Per spiegare meglio come sono fatte le app vincenti, Ascione cita alcuni esempi, il più importante dei quali è forse quello delle numerose app che hanno preso di mira il diabete, malattia che colpisce già oggi milioni di persone nel mondo. “La malattia – spiega l’esperto – prevede continui controlli quotidiani della glicemia e di altri parametri e il rispetto di regole su dieta e stile di vita, ed è dimostrato che tanto maggiore è l’accuratezza di entrambi questi fattori, tanto migliore è l’andamento della stessa. Per questo si è cercato di usare linguaggi che aiutassero i diabetici nelle loro complicate giornate, e si è arrivati, per esempio, a One Drop, studiata da diabetici per diabetici. Il suo scopo è migliorare la gestione della malattia da parte di ciascun malato, prima ancora che dei medici, anche attraverso la partecipazione a una community che, rifacendosi ai principi della condivisione, fa sentire il paziente sempre in connessione con chi sta vivendo gli stessi momenti, e grazie a un blog nel quale la narrazione è libera, e a infografiche molto eleganti e chiare. Analogamente è stata messa a punto mySugr, che punta molto sul gioco e che infatti è usata molto dai bambini diabetici”.
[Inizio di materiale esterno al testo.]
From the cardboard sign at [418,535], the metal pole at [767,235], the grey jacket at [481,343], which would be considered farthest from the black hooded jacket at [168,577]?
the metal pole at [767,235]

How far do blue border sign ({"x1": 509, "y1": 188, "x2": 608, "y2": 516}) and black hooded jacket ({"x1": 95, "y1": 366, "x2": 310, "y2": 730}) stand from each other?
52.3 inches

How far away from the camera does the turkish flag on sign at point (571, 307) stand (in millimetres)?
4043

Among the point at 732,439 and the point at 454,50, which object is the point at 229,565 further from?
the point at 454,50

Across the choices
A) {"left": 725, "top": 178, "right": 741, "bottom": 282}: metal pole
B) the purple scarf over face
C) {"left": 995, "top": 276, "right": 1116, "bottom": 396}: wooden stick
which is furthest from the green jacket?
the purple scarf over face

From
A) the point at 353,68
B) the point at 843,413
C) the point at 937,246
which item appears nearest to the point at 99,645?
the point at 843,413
Tra le app dedicate alle altre patologie e condizioni, Ascione cita poi Amicomed, che aiuta i malati nella gestione dell’ipertensione, che richiede anch’essa un’attenzione costante e quotidiana allo stile di vita; in questo caso la app aiuta a scegliere cosa mangiare, ricorda di fare attività fisica e fornisce anch’essa la possibilità di condividere le esperienze sempre tramite un blog, e poi FightTheStroke, per chi ha superato un ictus, ma deve  fare i conti con le sue conseguenze fisiche e psicologiche, spesso drammatiche e rese più accettabili se condivise con altri pazienti, e poi Psious, dedicata alle malattie mentali, sovente molto difficili da raccontare o, ancora, Super Poteri, che permette ai pazienti più piccoli di parlare (cioè fare domande, ma anche condividere il proprio vissuto) anche quando si tratta di momenti non drammatici come una visita dentistica: fumetti e personaggi virtuali aiutano molto i bambini a vivere meglio la medicina.
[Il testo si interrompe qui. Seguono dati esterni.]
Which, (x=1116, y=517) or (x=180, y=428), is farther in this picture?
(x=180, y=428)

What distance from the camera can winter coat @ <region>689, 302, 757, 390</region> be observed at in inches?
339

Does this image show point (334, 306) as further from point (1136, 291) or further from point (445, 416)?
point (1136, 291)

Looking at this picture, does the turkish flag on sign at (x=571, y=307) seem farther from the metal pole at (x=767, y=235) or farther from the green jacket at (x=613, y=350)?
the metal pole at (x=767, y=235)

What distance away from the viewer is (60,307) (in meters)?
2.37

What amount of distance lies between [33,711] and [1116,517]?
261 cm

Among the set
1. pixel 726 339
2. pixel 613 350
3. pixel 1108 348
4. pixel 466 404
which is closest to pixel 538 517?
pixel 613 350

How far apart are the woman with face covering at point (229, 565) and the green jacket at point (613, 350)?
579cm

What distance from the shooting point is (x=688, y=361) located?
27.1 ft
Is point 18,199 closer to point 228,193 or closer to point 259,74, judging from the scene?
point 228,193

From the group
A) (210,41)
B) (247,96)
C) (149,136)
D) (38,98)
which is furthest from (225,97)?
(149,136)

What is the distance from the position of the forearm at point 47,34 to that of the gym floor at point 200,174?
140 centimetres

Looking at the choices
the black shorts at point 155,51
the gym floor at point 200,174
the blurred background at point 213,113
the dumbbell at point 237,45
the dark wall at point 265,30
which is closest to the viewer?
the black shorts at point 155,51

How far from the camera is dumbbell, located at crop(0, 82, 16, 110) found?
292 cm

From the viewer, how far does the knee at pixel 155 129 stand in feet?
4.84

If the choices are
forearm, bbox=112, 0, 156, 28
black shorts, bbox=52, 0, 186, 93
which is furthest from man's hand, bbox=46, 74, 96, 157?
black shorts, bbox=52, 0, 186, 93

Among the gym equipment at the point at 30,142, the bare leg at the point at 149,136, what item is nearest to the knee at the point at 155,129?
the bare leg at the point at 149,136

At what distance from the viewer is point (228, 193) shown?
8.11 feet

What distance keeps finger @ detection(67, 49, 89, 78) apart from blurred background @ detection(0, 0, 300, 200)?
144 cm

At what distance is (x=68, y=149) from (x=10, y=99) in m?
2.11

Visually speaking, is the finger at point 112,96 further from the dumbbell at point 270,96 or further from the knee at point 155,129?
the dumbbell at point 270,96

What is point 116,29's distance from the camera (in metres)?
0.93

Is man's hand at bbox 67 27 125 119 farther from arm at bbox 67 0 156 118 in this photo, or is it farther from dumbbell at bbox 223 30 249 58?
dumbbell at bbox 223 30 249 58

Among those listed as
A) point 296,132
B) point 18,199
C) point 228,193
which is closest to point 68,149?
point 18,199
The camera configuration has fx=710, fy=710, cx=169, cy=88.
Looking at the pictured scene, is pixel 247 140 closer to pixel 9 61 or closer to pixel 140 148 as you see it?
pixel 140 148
“Tutte queste app – commenta infine Ascione  – interpretano lo story telling in senso più ampio, comprendendo anche il coinvolgimento attivo del paziente nella gestione della malattia, e sono ormai elementi del vissuto quotidiano di moltissimi pazienti. Ciò significa che stanno diventando sempre più parte integrante dei percorsi di cura e in generale dell’esperienza della malattia, come dimostrano diversi studi. E spiega perché nel 2017 gli investimenti in (centinaia di) startup dedicate siano stati, nel mondo, pari a 11,5 miliardi di dollari, e perché anche i gestori pubblici e privati si stiamo adeguando. Sono insomma la parte più visibile di una trasformazione radicale del modo di intendere e vivere la salute e la malattia”.